- Your assignment -
Change "Tote Bag" to "Shoulder Bag" throughout the records below and write out all the lines again with nothing else altered. Leave the pictures out of your answer.

Short descriptive captions
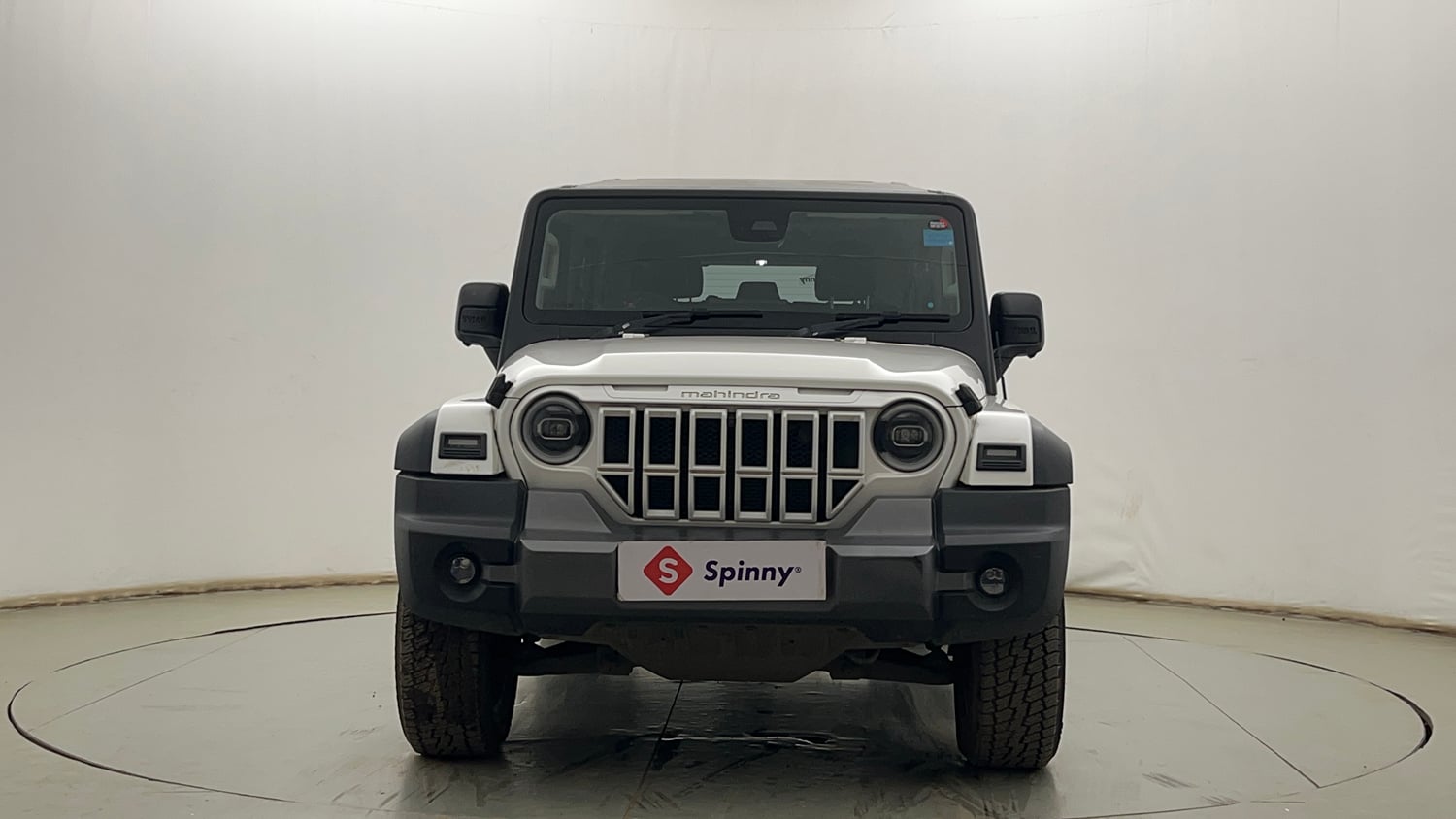 Used 2025 Mahindra Thar Roxx AX7 L Diesel AT 4WD Diesel Automatic exterior FRONT VIEW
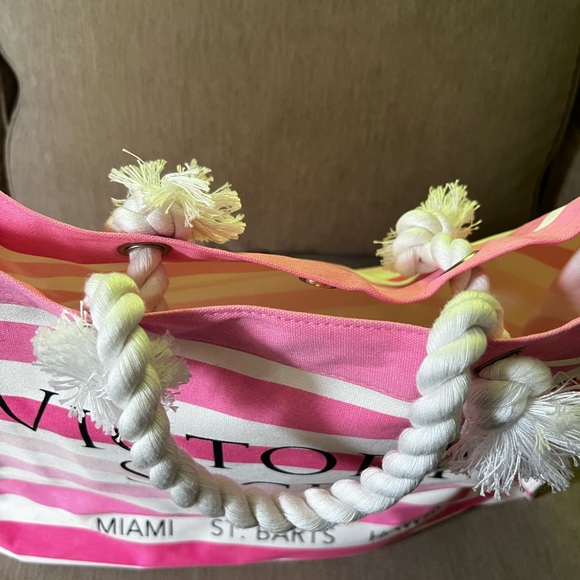 Victoria's Secret Beach Tote Bag - Picture 2 of 3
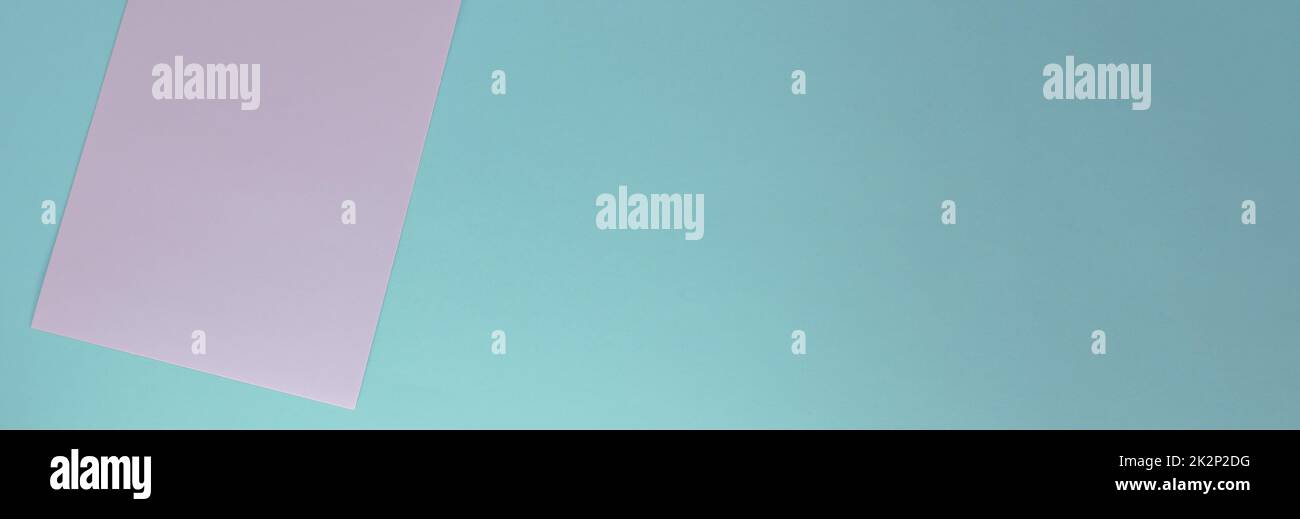 Une feuille de papier blanche déchirée d'un bloc-notes, sur fond bleu avec une copie de l'espace Banque D'Images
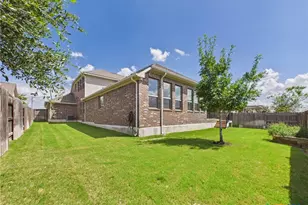 520 Academy Oaks Dr, San Marcos, TX 78666 - Photo 41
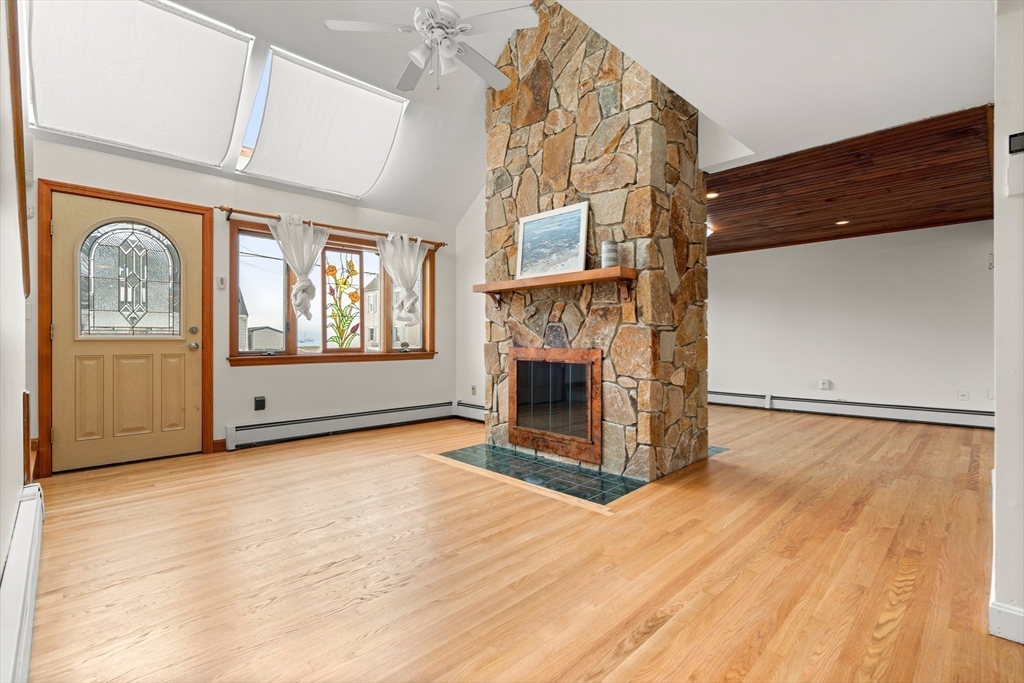 72 Willow Rd.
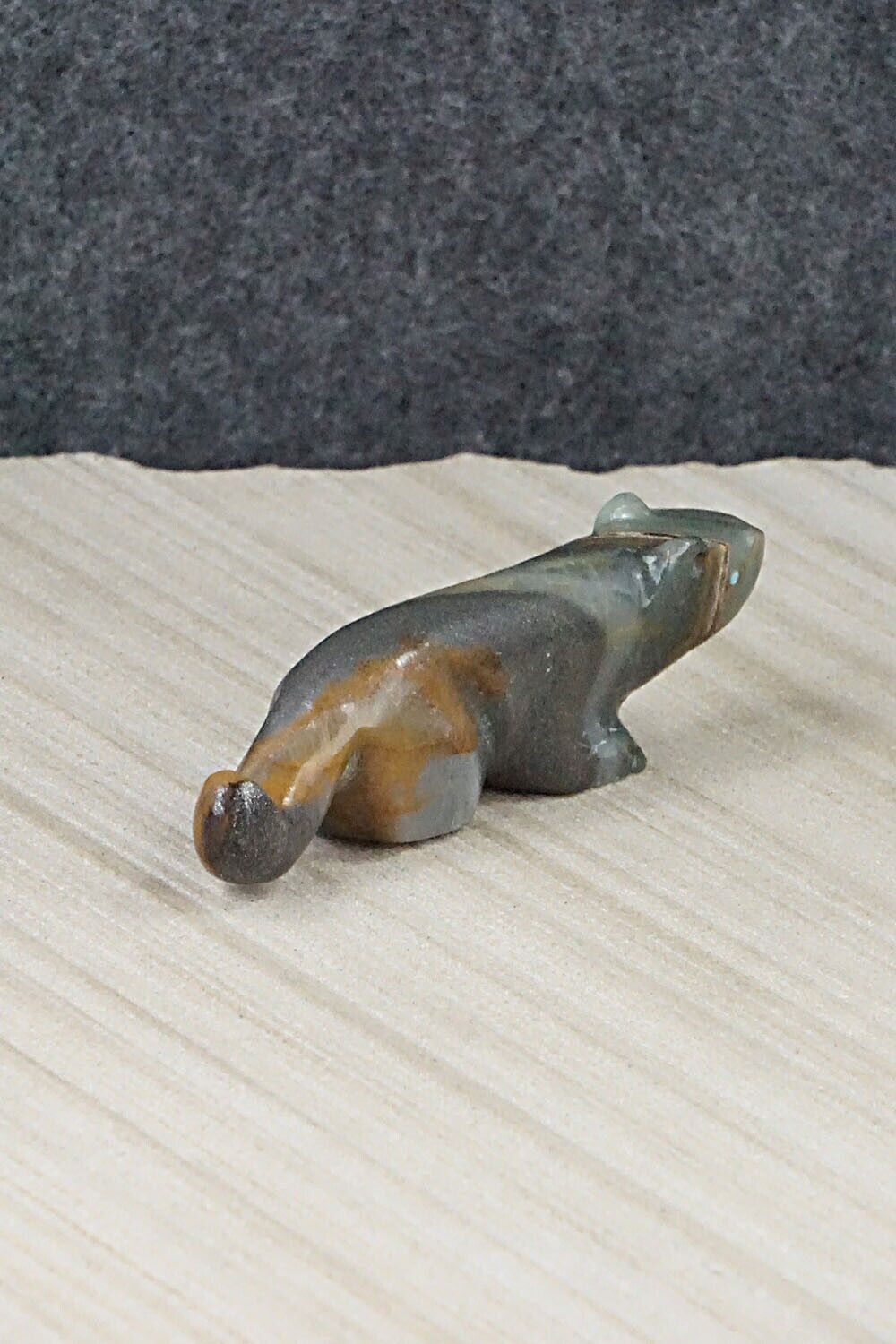 Mountain Lion Zuni Fetish Carving - David Chavez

- Answer to this task -
 Used 2025 Mahindra Thar Roxx AX7 L Diesel AT 4WD Diesel Automatic exterior FRONT VIEW
 Victoria's Secret Beach Shoulder Bag - Picture 2 of 3
 Une feuille de papier blanche déchirée d'un bloc-notes, sur fond bleu avec une copie de l'espace Banque D'Images
 520 Academy Oaks Dr, San Marcos, TX 78666 - Photo 41
 72 Willow Rd.
 Mountain Lion Zuni Fetish Carving - David Chavez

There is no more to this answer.